YOUR INSTRUCTIONS: Print the records below from the first line through the line containing "De blomma beströdde", both included, word for word.

MATERIAL FOR THIS TASK Block Start

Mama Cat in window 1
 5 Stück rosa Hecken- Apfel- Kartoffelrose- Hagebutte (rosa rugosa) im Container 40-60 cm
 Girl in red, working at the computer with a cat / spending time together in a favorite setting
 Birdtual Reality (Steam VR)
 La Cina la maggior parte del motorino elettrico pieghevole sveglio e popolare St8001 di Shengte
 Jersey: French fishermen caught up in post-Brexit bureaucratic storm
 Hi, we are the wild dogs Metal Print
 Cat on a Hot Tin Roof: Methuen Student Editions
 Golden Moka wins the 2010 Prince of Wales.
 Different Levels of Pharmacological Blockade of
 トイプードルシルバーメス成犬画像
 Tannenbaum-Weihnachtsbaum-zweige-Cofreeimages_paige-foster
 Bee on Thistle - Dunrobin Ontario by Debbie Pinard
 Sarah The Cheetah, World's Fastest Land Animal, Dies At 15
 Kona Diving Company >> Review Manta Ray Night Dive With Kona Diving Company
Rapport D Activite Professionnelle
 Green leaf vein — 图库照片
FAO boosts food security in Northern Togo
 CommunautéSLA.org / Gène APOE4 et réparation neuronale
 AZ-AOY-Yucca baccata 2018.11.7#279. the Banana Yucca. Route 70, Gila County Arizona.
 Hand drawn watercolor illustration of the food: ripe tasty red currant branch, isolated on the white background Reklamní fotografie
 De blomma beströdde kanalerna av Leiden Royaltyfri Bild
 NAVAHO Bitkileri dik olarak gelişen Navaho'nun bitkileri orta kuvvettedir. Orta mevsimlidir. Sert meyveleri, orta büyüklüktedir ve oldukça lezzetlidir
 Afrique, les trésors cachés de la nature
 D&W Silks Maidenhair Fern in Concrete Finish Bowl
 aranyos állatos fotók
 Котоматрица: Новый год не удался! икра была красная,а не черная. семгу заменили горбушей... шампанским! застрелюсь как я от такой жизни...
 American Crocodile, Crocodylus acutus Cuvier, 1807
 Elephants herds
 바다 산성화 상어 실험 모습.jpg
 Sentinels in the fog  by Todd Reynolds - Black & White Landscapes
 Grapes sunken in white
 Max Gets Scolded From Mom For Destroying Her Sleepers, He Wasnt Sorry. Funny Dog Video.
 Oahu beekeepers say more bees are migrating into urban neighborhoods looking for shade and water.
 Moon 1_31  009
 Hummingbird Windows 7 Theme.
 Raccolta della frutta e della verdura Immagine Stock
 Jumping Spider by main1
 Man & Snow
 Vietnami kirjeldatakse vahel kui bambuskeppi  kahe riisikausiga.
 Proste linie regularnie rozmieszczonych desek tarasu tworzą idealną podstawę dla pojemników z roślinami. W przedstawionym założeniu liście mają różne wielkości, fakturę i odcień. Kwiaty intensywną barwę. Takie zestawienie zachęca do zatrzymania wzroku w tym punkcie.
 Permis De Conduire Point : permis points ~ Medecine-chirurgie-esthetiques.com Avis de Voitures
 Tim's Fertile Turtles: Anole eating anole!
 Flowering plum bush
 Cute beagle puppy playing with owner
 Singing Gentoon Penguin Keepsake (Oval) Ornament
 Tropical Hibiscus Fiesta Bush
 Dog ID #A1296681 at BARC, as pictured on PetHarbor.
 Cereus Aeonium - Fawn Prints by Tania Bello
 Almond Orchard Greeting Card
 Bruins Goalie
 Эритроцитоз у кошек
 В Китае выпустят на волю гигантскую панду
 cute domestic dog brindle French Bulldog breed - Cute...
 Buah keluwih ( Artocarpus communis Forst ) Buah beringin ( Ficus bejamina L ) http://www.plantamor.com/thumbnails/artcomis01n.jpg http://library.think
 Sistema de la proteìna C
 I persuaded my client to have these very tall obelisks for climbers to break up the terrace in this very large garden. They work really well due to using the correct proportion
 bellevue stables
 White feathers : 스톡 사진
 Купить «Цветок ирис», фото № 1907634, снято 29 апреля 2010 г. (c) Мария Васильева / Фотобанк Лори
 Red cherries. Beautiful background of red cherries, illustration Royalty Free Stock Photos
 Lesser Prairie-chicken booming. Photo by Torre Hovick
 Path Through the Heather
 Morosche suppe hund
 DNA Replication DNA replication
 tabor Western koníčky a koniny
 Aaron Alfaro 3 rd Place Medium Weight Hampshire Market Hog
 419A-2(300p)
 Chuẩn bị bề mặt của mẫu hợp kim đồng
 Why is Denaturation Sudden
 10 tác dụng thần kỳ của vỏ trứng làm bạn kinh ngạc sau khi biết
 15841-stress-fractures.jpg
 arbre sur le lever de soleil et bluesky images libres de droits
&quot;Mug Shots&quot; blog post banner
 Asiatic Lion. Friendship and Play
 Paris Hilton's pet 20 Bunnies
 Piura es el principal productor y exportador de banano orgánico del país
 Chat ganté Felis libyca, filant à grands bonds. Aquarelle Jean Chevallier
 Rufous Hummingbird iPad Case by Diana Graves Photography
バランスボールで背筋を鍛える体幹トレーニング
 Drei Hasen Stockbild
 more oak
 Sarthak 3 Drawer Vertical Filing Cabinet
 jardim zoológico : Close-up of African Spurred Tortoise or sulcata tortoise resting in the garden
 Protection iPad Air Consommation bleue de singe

MATERIAL FOR THIS TASK Block End

RESPONSE FOR THIS EXERCISE:
Mama Cat in window 1
 5 Stück rosa Hecken- Apfel- Kartoffelrose- Hagebutte (rosa rugosa) im Container 40-60 cm
 Girl in red, working at the computer with a cat / spending time together in a favorite setting
 Birdtual Reality (Steam VR)
 La Cina la maggior parte del motorino elettrico pieghevole sveglio e popolare St8001 di Shengte
 Jersey: French fishermen caught up in post-Brexit bureaucratic storm
 Hi, we are the wild dogs Metal Print
 Cat on a Hot Tin Roof: Methuen Student Editions
 Golden Moka wins the 2010 Prince of Wales.
 Different Levels of Pharmacological Blockade of
 トイプードルシルバーメス成犬画像
 Tannenbaum-Weihnachtsbaum-zweige-Cofreeimages_paige-foster
 Bee on Thistle - Dunrobin Ontario by Debbie Pinard
 Sarah The Cheetah, World's Fastest Land Animal, Dies At 15
 Kona Diving Company >> Review Manta Ray Night Dive With Kona Diving Company
Rapport D Activite Professionnelle
 Green leaf vein — 图库照片
FAO boosts food security in Northern Togo
 CommunautéSLA.org / Gène APOE4 et réparation neuronale
 AZ-AOY-Yucca baccata 2018.11.7#279. the Banana Yucca. Route 70, Gila County Arizona.
 Hand drawn watercolor illustration of the food: ripe tasty red currant branch, isolated on the white background Reklamní fotografie
 De blomma beströdde kanalerna av Leiden Royaltyfri Bild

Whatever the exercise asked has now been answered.